RESUMEN

Absence seizures are caused by abnormal synchronized oscillations in the thalamocortical (TC) circuit, which result in widespread spike-and-wave discharges (SWDs) on electroencephalography (EEG) as well as impairment of consciousness. Thalamic reticular nucleus (TRN) and TC neurons are known to interact dynamically to generate TC circuitry oscillations during SWDs. Clinical studies have suggested the association of Plcß1 with early-onset epilepsy, including absence seizures. However, the brain regions and circuit mechanisms related to the generation of absence seizures with Plcß1 deficiency are unknown. In this study, we found that loss of Plcß1 in mice caused spontaneous complex-type seizures, including convulsive and absence seizures.
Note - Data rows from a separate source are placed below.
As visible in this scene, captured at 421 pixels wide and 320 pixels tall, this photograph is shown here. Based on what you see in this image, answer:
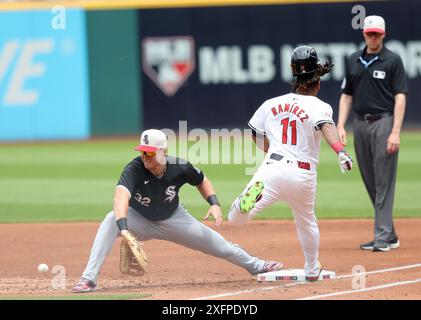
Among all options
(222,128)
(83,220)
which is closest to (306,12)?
(222,128)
Importantly, TRN-specific deletion of Plcß1 led to the development of only spontaneous SWDs, and no other types of seizures were observed. Ex vivo slice patch recording demonstrated that the number of spikes, an intrinsic TRN neuronal property, was significantly reduced in both tonic and burst firing modes in the absence of Plcß1 . We conclude that the loss of Plcß1 in the TRN leads to decreased excitability and impairs normal inhibitory neuronal function, thereby disrupting feedforward inhibition of the TC circuitry, which is sufficient to cause hypersynchrony of the TC system and eventually leads to spontaneous absence seizures. Our study not only provides a novel mechanism for the induction of SWDs in Plcß1 -deficient patients but also offers guidance for the development of diagnostic and therapeutic tools for absence epilepsy.